BRIEF » Reproduce verbatim only the lines from the one containing "Looking at the" through the last line below, both included.
------ SOURCE DATA ------
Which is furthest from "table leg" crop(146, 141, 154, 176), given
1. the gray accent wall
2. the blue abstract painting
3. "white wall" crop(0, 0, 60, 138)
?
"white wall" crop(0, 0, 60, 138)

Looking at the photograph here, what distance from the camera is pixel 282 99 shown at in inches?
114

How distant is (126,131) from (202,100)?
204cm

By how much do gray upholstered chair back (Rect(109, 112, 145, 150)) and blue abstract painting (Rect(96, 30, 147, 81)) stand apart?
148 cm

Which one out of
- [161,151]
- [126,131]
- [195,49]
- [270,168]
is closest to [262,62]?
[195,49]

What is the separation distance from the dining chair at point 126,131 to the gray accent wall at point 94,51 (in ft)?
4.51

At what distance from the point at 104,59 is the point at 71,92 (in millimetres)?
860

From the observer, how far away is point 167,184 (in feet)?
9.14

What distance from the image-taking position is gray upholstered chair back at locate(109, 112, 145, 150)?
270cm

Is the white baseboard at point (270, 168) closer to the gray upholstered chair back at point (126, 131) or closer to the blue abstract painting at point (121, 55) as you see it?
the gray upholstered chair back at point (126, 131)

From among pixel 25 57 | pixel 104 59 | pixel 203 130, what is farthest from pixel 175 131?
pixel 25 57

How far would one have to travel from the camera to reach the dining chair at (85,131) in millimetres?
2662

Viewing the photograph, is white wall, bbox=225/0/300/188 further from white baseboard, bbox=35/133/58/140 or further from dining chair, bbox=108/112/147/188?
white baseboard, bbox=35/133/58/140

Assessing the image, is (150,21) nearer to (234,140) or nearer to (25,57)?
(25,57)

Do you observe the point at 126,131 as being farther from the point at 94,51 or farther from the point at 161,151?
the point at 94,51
------
RESPONSE TO THIS TASK »
Looking at the photograph here, what distance from the camera is pixel 282 99 shown at in inches?
114

How distant is (126,131) from (202,100)?
204cm

By how much do gray upholstered chair back (Rect(109, 112, 145, 150)) and blue abstract painting (Rect(96, 30, 147, 81)) stand apart?
148 cm

Which one out of
- [161,151]
- [126,131]
- [195,49]
- [270,168]
is closest to [262,62]?
[195,49]

What is the separation distance from the dining chair at point 126,131 to the gray accent wall at point 94,51 (in ft)?
4.51

At what distance from the point at 104,59 is the point at 71,92 (in millimetres)?
860

From the observer, how far away is point 167,184 (in feet)?
9.14

What distance from the image-taking position is gray upholstered chair back at locate(109, 112, 145, 150)?
270cm

Is the white baseboard at point (270, 168) closer to the gray upholstered chair back at point (126, 131) or closer to the blue abstract painting at point (121, 55) as you see it?
the gray upholstered chair back at point (126, 131)

From among pixel 25 57 | pixel 104 59 | pixel 203 130, what is farthest from pixel 175 131?
pixel 25 57

How far would one have to travel from the camera to reach the dining chair at (85,131) in millimetres?
2662

Viewing the photograph, is white wall, bbox=225/0/300/188 further from white baseboard, bbox=35/133/58/140 or further from dining chair, bbox=108/112/147/188?
white baseboard, bbox=35/133/58/140

Assessing the image, is (150,21) nearer to (234,140) or nearer to (25,57)?
(25,57)

Do you observe the point at 126,131 as being farther from the point at 94,51 or farther from the point at 161,151?
the point at 94,51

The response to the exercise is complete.